▸ **YOUR OBJECTIVE**
Give only the lines from the one containing "When viewed in" through the end of the material below, exactly as written.

▸ **PROVIDED RECORDS**
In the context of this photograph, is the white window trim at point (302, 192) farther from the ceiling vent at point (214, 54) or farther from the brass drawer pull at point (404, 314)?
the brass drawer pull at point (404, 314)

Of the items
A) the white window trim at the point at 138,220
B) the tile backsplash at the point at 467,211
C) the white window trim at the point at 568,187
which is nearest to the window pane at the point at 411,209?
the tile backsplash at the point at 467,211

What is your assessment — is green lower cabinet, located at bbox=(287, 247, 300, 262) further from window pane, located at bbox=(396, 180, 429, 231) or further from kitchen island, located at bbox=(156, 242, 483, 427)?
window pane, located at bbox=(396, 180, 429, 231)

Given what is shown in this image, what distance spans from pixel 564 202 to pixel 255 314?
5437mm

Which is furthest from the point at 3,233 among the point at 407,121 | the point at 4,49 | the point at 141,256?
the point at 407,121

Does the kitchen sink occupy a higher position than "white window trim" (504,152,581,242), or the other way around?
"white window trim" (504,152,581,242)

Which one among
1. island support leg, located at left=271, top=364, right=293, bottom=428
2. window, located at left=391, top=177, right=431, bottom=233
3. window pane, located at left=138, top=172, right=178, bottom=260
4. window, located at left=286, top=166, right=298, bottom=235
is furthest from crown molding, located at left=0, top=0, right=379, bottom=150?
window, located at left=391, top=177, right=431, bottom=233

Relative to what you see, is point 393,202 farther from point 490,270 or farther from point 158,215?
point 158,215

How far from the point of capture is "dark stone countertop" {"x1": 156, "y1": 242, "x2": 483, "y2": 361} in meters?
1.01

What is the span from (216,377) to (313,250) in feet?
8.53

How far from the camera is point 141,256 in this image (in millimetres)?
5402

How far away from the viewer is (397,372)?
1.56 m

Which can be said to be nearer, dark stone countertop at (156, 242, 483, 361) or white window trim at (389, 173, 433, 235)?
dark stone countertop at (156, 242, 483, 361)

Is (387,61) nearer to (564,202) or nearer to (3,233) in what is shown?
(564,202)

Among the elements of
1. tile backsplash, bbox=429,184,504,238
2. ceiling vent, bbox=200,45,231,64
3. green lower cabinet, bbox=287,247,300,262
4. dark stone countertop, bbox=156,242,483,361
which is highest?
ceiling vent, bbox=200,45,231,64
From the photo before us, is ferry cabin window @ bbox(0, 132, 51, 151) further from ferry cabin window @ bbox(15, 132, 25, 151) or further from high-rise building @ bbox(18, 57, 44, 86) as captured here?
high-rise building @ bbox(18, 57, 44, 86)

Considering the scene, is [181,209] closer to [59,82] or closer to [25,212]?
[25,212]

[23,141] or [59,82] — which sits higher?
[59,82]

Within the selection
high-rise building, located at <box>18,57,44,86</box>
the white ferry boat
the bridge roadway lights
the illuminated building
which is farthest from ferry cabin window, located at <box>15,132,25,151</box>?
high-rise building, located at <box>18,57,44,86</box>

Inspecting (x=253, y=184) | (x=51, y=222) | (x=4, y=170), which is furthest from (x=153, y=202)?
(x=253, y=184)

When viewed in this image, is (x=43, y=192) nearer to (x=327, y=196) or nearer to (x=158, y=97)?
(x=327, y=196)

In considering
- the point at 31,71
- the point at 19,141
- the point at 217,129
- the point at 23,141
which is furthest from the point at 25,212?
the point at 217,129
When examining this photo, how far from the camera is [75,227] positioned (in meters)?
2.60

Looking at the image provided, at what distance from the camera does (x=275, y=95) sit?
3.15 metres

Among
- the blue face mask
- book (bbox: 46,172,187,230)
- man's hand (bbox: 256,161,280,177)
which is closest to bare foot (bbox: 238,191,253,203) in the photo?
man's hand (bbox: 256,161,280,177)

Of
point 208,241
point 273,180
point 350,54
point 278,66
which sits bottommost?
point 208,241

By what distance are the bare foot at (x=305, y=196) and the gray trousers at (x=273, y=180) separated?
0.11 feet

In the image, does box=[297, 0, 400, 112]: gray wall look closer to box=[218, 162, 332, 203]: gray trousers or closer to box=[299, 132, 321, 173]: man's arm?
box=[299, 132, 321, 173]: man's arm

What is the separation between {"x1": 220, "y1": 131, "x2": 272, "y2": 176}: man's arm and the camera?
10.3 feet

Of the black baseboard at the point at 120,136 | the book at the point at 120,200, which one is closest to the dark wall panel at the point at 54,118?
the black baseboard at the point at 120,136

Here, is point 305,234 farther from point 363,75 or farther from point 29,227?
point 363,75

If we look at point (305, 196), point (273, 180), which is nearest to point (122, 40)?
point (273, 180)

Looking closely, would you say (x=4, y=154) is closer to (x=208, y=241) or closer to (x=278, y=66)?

▸ **OUTPUT FOR THIS EXERCISE**
When viewed in this image, is (x=43, y=192) nearer to (x=327, y=196) or nearer to (x=158, y=97)?
(x=327, y=196)

In considering
- the point at 31,71
- the point at 19,141
- the point at 217,129
- the point at 23,141
which is furthest from the point at 25,212?
the point at 217,129
When examining this photo, how far from the camera is [75,227] positioned (in meters)?
2.60

Looking at the image provided, at what distance from the camera does (x=275, y=95) sit?
3.15 metres

Among
- the blue face mask
- book (bbox: 46,172,187,230)
- man's hand (bbox: 256,161,280,177)
which is closest to bare foot (bbox: 238,191,253,203) in the photo?
man's hand (bbox: 256,161,280,177)

Of
point 208,241
point 273,180
point 350,54
point 278,66
which sits bottommost?
point 208,241

By what distance are the bare foot at (x=305, y=196) and the gray trousers at (x=273, y=180) separated?
0.11 feet

In the image, does box=[297, 0, 400, 112]: gray wall look closer to box=[218, 162, 332, 203]: gray trousers or closer to box=[299, 132, 321, 173]: man's arm?
box=[299, 132, 321, 173]: man's arm

What is the separation between {"x1": 220, "y1": 131, "x2": 272, "y2": 176}: man's arm and the camera?
10.3 feet

Of the black baseboard at the point at 120,136 | the book at the point at 120,200, which one is closest to the dark wall panel at the point at 54,118?
the black baseboard at the point at 120,136

Here, is point 305,234 farther from point 363,75 or farther from point 29,227?
point 363,75

If we look at point (305, 196), point (273, 180), which is nearest to point (122, 40)?
point (273, 180)

Looking closely, would you say (x=4, y=154) is closer to (x=208, y=241) or closer to (x=278, y=66)?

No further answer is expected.